# Excerpted data
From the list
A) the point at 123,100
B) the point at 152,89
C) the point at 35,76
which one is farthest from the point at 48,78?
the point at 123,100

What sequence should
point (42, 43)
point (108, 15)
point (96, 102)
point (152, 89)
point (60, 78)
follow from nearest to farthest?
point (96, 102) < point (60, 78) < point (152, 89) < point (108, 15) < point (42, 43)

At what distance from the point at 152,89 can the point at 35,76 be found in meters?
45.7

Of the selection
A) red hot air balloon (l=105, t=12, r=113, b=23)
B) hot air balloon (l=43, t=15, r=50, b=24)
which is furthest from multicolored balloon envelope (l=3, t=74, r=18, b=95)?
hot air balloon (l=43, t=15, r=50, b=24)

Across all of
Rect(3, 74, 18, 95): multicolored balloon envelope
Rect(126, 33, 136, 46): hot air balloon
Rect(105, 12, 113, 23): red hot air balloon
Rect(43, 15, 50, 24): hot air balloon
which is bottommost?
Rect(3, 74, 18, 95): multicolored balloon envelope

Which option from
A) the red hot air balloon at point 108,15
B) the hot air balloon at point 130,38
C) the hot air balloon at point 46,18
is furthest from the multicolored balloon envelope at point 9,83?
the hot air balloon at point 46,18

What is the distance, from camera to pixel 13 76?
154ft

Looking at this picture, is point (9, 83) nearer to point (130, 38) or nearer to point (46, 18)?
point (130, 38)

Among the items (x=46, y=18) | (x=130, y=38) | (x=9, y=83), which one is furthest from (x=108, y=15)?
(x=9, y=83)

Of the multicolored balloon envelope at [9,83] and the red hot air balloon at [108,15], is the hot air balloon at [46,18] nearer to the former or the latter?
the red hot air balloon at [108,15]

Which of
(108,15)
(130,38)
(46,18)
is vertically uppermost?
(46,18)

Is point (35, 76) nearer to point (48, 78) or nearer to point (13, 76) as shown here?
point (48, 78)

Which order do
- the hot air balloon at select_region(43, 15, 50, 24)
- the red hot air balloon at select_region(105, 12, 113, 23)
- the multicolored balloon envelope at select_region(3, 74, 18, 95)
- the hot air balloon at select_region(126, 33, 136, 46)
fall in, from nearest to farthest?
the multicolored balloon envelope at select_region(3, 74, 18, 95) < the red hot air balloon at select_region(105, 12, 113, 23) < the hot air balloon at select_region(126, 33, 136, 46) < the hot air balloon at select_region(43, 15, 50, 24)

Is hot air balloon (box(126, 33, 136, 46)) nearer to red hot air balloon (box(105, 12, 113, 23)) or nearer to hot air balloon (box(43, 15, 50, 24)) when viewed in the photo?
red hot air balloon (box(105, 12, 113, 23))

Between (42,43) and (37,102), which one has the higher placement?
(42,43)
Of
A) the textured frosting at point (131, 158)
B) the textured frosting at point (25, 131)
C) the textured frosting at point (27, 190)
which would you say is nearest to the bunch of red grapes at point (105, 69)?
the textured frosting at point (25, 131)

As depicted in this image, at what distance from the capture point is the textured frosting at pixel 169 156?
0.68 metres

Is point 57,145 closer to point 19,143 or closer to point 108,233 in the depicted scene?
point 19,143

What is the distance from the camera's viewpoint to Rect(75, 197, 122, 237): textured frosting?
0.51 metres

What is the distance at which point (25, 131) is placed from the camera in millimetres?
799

# Stated problem
Each entry above is to be quoted exactly.

# Full answer
From the list
A) the point at 123,100
B) the point at 152,89
C) the point at 35,76
which one is farthest from the point at 48,78?
the point at 123,100

What sequence should
point (42, 43)
point (108, 15)
point (96, 102)
point (152, 89)
point (60, 78)
follow from nearest to farthest?
point (96, 102) < point (60, 78) < point (152, 89) < point (108, 15) < point (42, 43)

At what distance from the point at 152,89 can the point at 35,76 be found in meters?
45.7

Of the selection
A) red hot air balloon (l=105, t=12, r=113, b=23)
B) hot air balloon (l=43, t=15, r=50, b=24)
which is furthest from multicolored balloon envelope (l=3, t=74, r=18, b=95)?
hot air balloon (l=43, t=15, r=50, b=24)

Across all of
Rect(3, 74, 18, 95): multicolored balloon envelope
Rect(126, 33, 136, 46): hot air balloon
Rect(105, 12, 113, 23): red hot air balloon
Rect(43, 15, 50, 24): hot air balloon
which is bottommost?
Rect(3, 74, 18, 95): multicolored balloon envelope

Which option from
A) the red hot air balloon at point 108,15
B) the hot air balloon at point 130,38
C) the hot air balloon at point 46,18
is furthest from the multicolored balloon envelope at point 9,83?
the hot air balloon at point 46,18

What is the distance, from camera to pixel 13 76?
154ft

Looking at this picture, is point (9, 83) nearer to point (130, 38) or nearer to point (46, 18)?
point (130, 38)

Among the items (x=46, y=18) | (x=130, y=38) | (x=9, y=83), which one is furthest from (x=108, y=15)?
(x=9, y=83)

Of the multicolored balloon envelope at [9,83] and the red hot air balloon at [108,15], is the hot air balloon at [46,18] nearer to the former or the latter?
the red hot air balloon at [108,15]

Which of
(108,15)
(130,38)
(46,18)
is vertically uppermost?
(46,18)

Is point (35, 76) nearer to point (48, 78) or nearer to point (13, 76) as shown here?
point (48, 78)

Which order do
- the hot air balloon at select_region(43, 15, 50, 24)
- the red hot air balloon at select_region(105, 12, 113, 23)
- the multicolored balloon envelope at select_region(3, 74, 18, 95)
- the hot air balloon at select_region(126, 33, 136, 46)
fall in, from nearest to farthest?
the multicolored balloon envelope at select_region(3, 74, 18, 95) < the red hot air balloon at select_region(105, 12, 113, 23) < the hot air balloon at select_region(126, 33, 136, 46) < the hot air balloon at select_region(43, 15, 50, 24)

Is hot air balloon (box(126, 33, 136, 46)) nearer to red hot air balloon (box(105, 12, 113, 23)) or nearer to hot air balloon (box(43, 15, 50, 24)) when viewed in the photo?
red hot air balloon (box(105, 12, 113, 23))

Between (42,43) and (37,102), which one has the higher placement?
(42,43)
Of
A) the textured frosting at point (131, 158)
B) the textured frosting at point (25, 131)
C) the textured frosting at point (27, 190)
which would you say is nearest to the bunch of red grapes at point (105, 69)?
the textured frosting at point (25, 131)

As depicted in this image, at what distance from the capture point is the textured frosting at pixel 169 156?
0.68 metres

Is point 57,145 closer to point 19,143 or closer to point 108,233 in the depicted scene?
point 19,143

What is the distance from the camera's viewpoint to Rect(75, 197, 122, 237): textured frosting?
0.51 metres

What is the distance at which point (25, 131) is placed from the camera in millimetres?
799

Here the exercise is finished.